La medesima voglia di autonomia hanno altri territori e popoli, per secoli clienti obbedienti delle potenze europee di cui avevano paura. La paura è stata spazzata via come effetto del dominio di élite finanziarie transnazionali, che non hanno bisogno di governare popoli e territori con la forza, bastano gli algoritmi. E di conseguenza sono in relazione con chi li usa anche nei luoghi dove la guerra sembra protagonista, tra case sventrate e piazze in fiamme. Nelle banche e nei grandi studi legali, le reggie e le cattedrali del potere contemporaneo, chi opera lo fa a prescindere dalla piazza, e paga truppe mercenarie affinchè non vi arrivi l’eco dei conflitti. Difatti la politica di potenza delle élite finanziarie ha costi di gestione perché sia assicurata la distanza necessaria tra la piazza con masse in subbuglio e le tranquille sedi degli accordi transnazionali.

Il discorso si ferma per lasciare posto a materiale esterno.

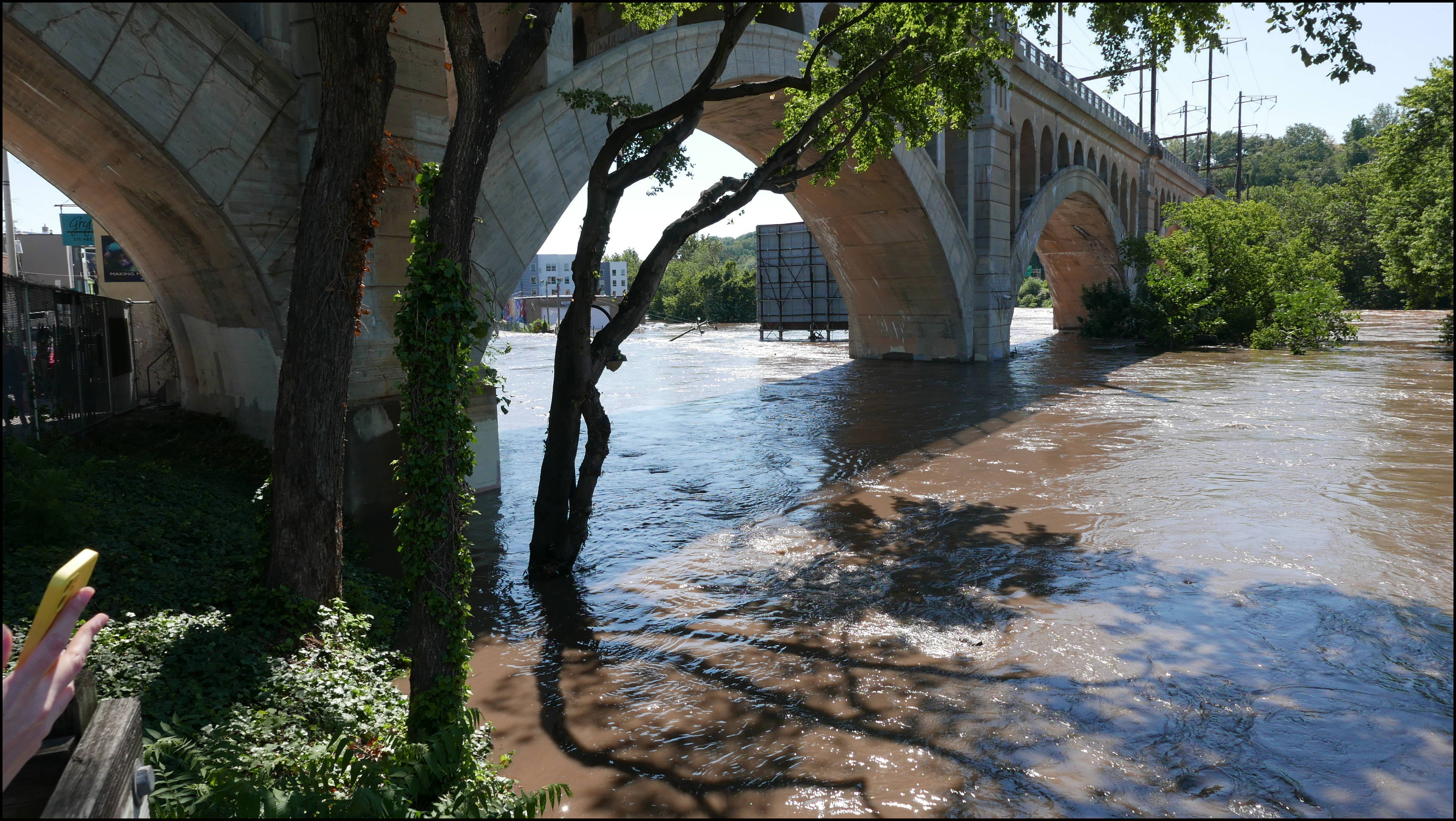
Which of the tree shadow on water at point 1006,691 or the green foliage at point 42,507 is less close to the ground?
the green foliage at point 42,507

I protagonisti di quegli accordi ritengono di essere al di sopra e al di là delle guerre tra fazioni religiose, tra riposizionamenti tra stati-nazione, persino dalle scaramucce tra potenze nucleari. Le élite vivono in due piani distinti, nell’uno vi è il proprio universo con un potere quasi anonimo e nell’altro piano vi è un universo di conflitti antropologicamente estranei a quel potere. La sola connessione riguarda il mercato delle armi e dei mercenari ma è indiretta, è un business come altri. Gli affari del settore si traducono anch’essi in flussi finanziari che appositi algoritmi fanno girare per il mondo.

In questo tempo presente prevale il disinteresse per le sorti degli uomini del lavoro manuale, degli uomini che arrivano con i barconi, dei palestinesi e dei curdi, e di chiunque si trovi tra gli ultimi della terra, lasciati da soli alla propria sorte come raramente è accaduto nella storia della grande Europa.